◆ Task goal ◆
Copy nothing from the entries below except the lines from the one containing "Vietnam;Lao, site loc_0156, 2018-11-01" through the one containing "scientific name: Masticophis flagellum", and copy those exactly.

━━━━━ Stored data

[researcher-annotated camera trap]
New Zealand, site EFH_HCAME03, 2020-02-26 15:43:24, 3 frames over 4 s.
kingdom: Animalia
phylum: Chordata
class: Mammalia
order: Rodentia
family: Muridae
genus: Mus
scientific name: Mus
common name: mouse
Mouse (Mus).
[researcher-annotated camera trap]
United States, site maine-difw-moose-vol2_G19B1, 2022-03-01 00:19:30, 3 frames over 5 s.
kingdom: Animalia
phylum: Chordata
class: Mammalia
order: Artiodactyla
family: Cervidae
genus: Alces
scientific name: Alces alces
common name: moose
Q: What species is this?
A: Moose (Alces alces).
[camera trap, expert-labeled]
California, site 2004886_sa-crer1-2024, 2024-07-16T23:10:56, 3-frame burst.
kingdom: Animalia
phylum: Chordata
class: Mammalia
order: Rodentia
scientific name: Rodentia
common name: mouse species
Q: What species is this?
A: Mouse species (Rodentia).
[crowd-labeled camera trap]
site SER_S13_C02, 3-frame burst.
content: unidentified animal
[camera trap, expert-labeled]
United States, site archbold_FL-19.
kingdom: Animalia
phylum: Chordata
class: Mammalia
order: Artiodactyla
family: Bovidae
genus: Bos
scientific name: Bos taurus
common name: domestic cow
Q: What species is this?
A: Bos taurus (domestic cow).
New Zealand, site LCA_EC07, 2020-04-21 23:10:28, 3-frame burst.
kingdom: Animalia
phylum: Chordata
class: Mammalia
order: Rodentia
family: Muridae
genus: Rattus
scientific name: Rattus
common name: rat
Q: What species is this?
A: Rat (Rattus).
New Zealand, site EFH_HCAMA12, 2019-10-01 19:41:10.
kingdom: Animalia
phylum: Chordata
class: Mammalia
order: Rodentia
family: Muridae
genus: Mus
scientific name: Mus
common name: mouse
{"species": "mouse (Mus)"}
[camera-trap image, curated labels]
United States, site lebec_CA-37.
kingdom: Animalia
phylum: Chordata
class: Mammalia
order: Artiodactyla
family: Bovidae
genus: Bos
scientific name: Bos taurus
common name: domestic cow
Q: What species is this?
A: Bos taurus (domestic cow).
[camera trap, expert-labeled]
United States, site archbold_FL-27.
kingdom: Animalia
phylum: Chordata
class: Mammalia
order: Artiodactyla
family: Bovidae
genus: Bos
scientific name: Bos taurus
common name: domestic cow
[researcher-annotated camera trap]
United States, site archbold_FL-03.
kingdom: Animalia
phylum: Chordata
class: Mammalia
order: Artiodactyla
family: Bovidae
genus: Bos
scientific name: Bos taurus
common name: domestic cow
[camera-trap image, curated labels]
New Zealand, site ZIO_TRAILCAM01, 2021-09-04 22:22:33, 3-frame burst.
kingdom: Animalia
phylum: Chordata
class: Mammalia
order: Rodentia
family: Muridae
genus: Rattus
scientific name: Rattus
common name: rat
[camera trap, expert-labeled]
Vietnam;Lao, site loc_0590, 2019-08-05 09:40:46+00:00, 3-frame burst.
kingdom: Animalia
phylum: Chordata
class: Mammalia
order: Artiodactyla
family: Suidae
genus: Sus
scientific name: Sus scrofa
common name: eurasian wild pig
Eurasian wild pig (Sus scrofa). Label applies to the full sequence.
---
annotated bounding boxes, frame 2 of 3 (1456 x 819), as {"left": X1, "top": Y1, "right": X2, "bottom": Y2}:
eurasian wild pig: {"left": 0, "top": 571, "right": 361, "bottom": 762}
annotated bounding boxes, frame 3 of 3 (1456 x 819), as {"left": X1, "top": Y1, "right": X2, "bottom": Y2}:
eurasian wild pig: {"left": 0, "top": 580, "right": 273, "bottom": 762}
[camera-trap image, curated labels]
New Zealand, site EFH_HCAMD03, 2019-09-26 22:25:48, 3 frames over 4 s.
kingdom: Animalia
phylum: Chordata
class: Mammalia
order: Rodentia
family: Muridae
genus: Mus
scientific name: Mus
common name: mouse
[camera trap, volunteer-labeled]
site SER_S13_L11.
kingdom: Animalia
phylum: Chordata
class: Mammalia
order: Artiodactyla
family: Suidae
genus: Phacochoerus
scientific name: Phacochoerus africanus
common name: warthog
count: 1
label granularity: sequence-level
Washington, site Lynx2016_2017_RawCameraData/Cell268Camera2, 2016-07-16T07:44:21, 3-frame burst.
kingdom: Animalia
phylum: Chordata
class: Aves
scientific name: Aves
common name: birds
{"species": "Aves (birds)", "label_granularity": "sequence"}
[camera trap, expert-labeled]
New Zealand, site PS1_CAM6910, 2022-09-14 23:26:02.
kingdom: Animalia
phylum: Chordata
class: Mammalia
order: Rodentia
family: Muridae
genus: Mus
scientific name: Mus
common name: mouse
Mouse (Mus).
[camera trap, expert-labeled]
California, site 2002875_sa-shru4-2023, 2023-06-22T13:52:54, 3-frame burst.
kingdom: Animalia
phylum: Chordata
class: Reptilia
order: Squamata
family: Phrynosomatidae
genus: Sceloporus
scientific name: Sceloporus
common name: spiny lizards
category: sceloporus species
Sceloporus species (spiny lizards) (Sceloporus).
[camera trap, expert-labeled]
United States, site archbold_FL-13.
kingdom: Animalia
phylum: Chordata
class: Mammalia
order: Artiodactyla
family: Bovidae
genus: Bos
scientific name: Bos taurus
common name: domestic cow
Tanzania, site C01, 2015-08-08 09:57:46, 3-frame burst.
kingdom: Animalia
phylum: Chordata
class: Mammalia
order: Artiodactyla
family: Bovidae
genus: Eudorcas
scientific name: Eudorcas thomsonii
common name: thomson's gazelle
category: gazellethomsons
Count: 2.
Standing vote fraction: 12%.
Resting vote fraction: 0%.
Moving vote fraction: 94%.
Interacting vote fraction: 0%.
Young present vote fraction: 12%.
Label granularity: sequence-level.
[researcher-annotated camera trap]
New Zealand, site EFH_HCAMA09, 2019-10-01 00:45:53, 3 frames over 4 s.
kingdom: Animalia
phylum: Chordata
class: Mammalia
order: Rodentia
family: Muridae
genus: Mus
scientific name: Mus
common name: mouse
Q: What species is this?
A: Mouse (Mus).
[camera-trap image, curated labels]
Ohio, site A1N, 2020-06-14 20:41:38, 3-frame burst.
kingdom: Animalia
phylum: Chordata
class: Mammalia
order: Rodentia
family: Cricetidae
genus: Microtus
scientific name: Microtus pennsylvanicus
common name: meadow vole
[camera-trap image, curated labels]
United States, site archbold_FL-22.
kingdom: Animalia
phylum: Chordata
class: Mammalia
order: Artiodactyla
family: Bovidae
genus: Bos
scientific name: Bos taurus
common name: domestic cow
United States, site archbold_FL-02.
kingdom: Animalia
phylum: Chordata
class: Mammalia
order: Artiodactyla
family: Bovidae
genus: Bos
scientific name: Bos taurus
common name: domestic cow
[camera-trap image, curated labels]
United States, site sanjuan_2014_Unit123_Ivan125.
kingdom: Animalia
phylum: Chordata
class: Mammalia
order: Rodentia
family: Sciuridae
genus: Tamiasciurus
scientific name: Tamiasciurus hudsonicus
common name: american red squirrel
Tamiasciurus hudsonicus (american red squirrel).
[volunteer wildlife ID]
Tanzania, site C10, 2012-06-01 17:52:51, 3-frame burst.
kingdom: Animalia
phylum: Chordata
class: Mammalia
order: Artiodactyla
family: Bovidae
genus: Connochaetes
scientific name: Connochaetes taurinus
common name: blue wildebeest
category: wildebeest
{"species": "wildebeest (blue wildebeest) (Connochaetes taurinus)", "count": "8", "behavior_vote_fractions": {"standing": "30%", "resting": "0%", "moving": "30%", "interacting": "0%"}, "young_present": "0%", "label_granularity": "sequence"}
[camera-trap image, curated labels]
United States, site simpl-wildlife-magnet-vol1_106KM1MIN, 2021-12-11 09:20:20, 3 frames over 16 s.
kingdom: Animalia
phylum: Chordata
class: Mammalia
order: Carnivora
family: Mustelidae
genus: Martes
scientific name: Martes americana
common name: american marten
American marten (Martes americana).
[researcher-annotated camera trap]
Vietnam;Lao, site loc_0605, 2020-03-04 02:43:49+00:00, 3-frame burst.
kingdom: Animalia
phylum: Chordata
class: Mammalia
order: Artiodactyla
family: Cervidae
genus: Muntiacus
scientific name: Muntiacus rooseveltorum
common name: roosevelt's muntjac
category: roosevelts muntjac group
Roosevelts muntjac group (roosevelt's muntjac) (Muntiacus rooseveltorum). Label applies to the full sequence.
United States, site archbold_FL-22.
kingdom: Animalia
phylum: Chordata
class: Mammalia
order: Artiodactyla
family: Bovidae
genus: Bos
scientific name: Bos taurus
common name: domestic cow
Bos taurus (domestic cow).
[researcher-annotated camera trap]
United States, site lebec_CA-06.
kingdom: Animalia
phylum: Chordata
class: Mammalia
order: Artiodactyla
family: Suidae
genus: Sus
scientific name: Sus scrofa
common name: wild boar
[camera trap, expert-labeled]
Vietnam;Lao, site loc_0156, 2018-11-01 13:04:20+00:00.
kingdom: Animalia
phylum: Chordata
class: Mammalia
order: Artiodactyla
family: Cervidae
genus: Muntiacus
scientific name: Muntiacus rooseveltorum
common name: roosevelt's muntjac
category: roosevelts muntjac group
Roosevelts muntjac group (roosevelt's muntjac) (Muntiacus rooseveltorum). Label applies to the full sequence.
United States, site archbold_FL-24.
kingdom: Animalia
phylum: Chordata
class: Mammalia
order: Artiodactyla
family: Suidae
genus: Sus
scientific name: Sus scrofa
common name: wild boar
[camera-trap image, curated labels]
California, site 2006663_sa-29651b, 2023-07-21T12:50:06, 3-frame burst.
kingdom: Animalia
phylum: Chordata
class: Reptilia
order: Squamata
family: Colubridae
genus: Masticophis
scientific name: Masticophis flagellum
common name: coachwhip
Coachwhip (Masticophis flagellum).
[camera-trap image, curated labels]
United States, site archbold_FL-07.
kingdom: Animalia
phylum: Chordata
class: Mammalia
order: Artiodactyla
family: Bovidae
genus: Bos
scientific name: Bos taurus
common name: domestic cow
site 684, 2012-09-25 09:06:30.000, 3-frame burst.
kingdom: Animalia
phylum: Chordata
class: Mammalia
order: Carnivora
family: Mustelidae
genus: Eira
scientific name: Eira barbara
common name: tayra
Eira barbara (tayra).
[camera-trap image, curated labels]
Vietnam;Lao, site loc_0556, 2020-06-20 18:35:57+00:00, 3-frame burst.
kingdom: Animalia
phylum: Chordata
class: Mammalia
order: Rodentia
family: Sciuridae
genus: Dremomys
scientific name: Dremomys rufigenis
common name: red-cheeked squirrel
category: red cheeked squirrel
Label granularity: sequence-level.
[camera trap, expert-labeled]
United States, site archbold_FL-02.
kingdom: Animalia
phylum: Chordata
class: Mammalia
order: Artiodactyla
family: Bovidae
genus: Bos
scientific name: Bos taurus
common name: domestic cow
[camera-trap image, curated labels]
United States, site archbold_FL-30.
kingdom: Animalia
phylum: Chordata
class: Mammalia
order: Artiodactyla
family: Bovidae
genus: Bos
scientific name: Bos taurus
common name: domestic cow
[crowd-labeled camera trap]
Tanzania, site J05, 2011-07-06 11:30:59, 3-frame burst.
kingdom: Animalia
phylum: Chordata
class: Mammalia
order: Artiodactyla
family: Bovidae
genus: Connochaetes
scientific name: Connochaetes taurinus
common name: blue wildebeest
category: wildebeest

━━━━━━━━━━

◆ The completed task ◆
Vietnam;Lao, site loc_0156, 2018-11-01 13:04:20+00:00.
kingdom: Animalia
phylum: Chordata
class: Mammalia
order: Artiodactyla
family: Cervidae
genus: Muntiacus
scientific name: Muntiacus rooseveltorum
common name: roosevelt's muntjac
category: roosevelts muntjac group
Roosevelts muntjac group (roosevelt's muntjac) (Muntiacus rooseveltorum). Label applies to the full sequence.
United States, site archbold_FL-24.
kingdom: Animalia
phylum: Chordata
class: Mammalia
order: Artiodactyla
family: Suidae
genus: Sus
scientific name: Sus scrofa
common name: wild boar
[camera-trap image, curated labels]
California, site 2006663_sa-29651b, 2023-07-21T12:50:06, 3-frame burst.
kingdom: Animalia
phylum: Chordata
class: Reptilia
order: Squamata
family: Colubridae
genus: Masticophis
scientific name: Masticophis flagellum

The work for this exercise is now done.